Document segment:
Steven Woolfe, who on Wednesday announced his intention to lead the right-wing UKIP party, collapsed after the incident at the European Parliament in Strasbourg, France, according to interim party leader Nigel Farage.
Farage pledged to hold an investigation into the incident. "It's two grown men involved in an altercation," he told journalists in Strasbourg.
"It's not very seemly behavior. But I'm not today going to get involved in the blame game and name names. It shouldn't have happened."
UKIP said on its official Twitter feed that Woolfe had been "taken suddenly ill" and was undergoing tests in the hospital, but did not mention an altercation. Woolfe later released a statement saying he was "feeling brighter."
'Violence like this is abhorrent'
The circumstances of the incident that left Woolfe in hospital remain unclear. Raheem Kassam, a rival for the leadership of UKIP, issued a statement saying: "The details out of the EU parliament today are distressing. Our thoughts and prayers should be for Steven and his speedy recovery. Violence like this is abhorrent, and does not reflect UKIP or its members."
A spokesman for the Strasbourg police told CNN its officers had not been called to the parliament and that no investigation had yet been launched.
In a statement released from the hospital, Woolfe said he was feeling better. "The CT scan has shown that there is no blood clot in the brain. At the moment I am feeling brighter, happier and smiling as ever," he said. "As a precaution, I am being kept in overnight awaiting secondary tests to make sure everything is fine."

Material shown:

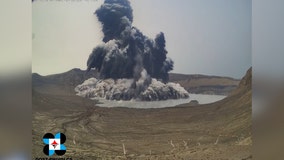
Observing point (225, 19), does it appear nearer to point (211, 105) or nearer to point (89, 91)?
point (211, 105)

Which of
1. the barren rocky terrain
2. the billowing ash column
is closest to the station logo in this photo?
the barren rocky terrain

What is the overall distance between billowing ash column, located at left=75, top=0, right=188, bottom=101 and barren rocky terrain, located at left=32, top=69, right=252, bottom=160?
0.36 ft

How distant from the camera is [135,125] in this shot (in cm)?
258

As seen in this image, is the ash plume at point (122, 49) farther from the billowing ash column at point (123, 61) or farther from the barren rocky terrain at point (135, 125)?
the barren rocky terrain at point (135, 125)

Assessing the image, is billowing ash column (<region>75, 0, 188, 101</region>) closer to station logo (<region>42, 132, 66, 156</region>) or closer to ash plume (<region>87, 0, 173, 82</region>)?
ash plume (<region>87, 0, 173, 82</region>)

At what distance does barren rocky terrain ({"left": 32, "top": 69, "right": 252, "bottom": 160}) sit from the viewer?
257 cm

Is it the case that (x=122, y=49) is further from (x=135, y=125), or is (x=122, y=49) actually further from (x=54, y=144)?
(x=54, y=144)

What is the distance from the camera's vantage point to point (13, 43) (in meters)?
2.57

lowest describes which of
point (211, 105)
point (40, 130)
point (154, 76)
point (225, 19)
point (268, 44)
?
point (40, 130)

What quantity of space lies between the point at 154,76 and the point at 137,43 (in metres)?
0.26

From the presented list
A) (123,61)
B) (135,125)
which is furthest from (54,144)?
(123,61)

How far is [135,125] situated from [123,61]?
0.46 meters

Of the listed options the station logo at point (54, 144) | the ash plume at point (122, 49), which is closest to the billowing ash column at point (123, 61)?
the ash plume at point (122, 49)

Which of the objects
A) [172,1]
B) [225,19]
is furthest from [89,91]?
[225,19]
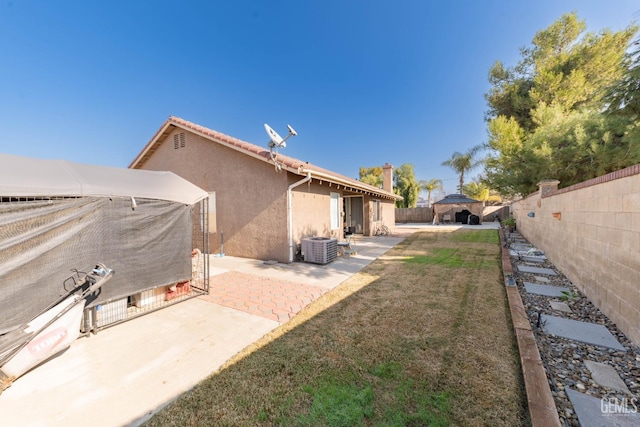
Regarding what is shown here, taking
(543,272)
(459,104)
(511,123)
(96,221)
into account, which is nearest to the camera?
(96,221)

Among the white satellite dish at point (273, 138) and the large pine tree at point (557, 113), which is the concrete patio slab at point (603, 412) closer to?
the white satellite dish at point (273, 138)

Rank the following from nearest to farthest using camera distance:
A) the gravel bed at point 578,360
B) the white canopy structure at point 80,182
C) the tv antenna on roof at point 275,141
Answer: the gravel bed at point 578,360, the white canopy structure at point 80,182, the tv antenna on roof at point 275,141

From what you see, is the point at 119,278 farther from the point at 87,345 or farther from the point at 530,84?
the point at 530,84

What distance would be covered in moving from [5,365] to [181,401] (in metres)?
1.91

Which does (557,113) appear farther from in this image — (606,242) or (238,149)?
(238,149)

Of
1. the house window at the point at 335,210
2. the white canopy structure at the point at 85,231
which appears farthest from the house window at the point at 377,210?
the white canopy structure at the point at 85,231

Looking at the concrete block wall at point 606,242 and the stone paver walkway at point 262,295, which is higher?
the concrete block wall at point 606,242

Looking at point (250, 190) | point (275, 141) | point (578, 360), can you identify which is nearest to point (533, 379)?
point (578, 360)

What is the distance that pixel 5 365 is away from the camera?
2434mm

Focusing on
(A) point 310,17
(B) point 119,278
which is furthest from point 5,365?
(A) point 310,17

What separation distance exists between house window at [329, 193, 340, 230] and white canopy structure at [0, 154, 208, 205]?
656 centimetres

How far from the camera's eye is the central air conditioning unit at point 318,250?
760 centimetres

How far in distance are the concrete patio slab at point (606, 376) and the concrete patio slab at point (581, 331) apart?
1.90ft

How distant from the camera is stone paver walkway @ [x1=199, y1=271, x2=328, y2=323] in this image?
4.31 m
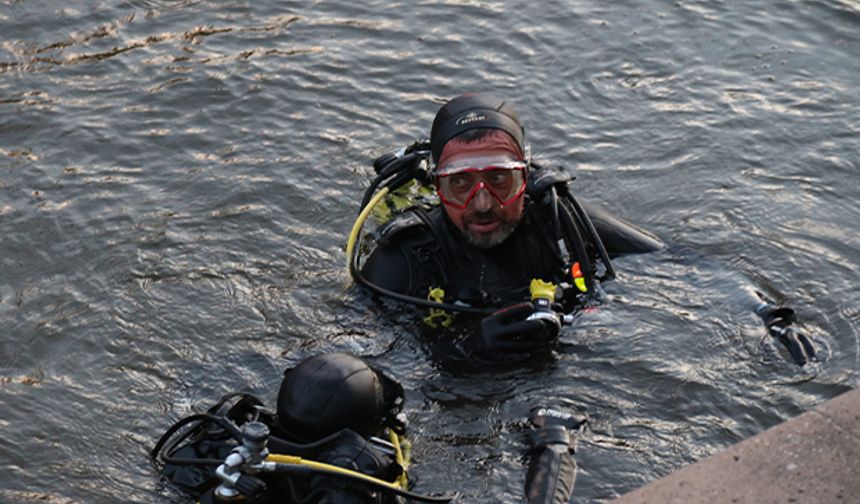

Problem set:
1/ Answer the following from the article on Steven Woolfe's hospitalization.
(a) Where did the incident that preceded Woolfe's collapse take place?
(b) What did a spokesman for the Strasbourg police tell CNN?
(c) According to Woolfe's statement, what did the CT scan show?
2/ Extend the article on Steven Woolfe's hospitalization with a further passage that follows on from its final paragraph.
The material has no connection to the news article about Steven Woolfe.

Results of the exercise:
1/
(a) At the European Parliament in Strasbourg, France.
(b) The spokesman said that police officers had not been called to the parliament and that no investigation had yet been launched.
(c) The CT scan showed that there was no blood clot in the brain.

2/
Riven by infighting
UKIP has been riven by infighting since Farage stood down from the leadership, the day after Britain voted by a narrow margin in a referendum to leave the European Union.
Woolfe had intended to stand in the original ballot to replace Farage, but failed to submit his nomination papers on time. The successful candidate, Diane James, stood down after 18 days
, saying she did not have the full support of the party's MEPs and office-holders.
Woolfe, 49, is the Member of the European Parliament (MEP) for North West England, having taken office in July 2014, and is the UKIP spokesman on migration and financial affairs.
He worked as a lawyer before entering politics, according to his website
There are 73 UK MEPs in total, of whom 22 are from UKIP.
Fellow UKIP MEP Bill Etheridge, who represents the West Midlands, tweeted his best wishes to Woolfe.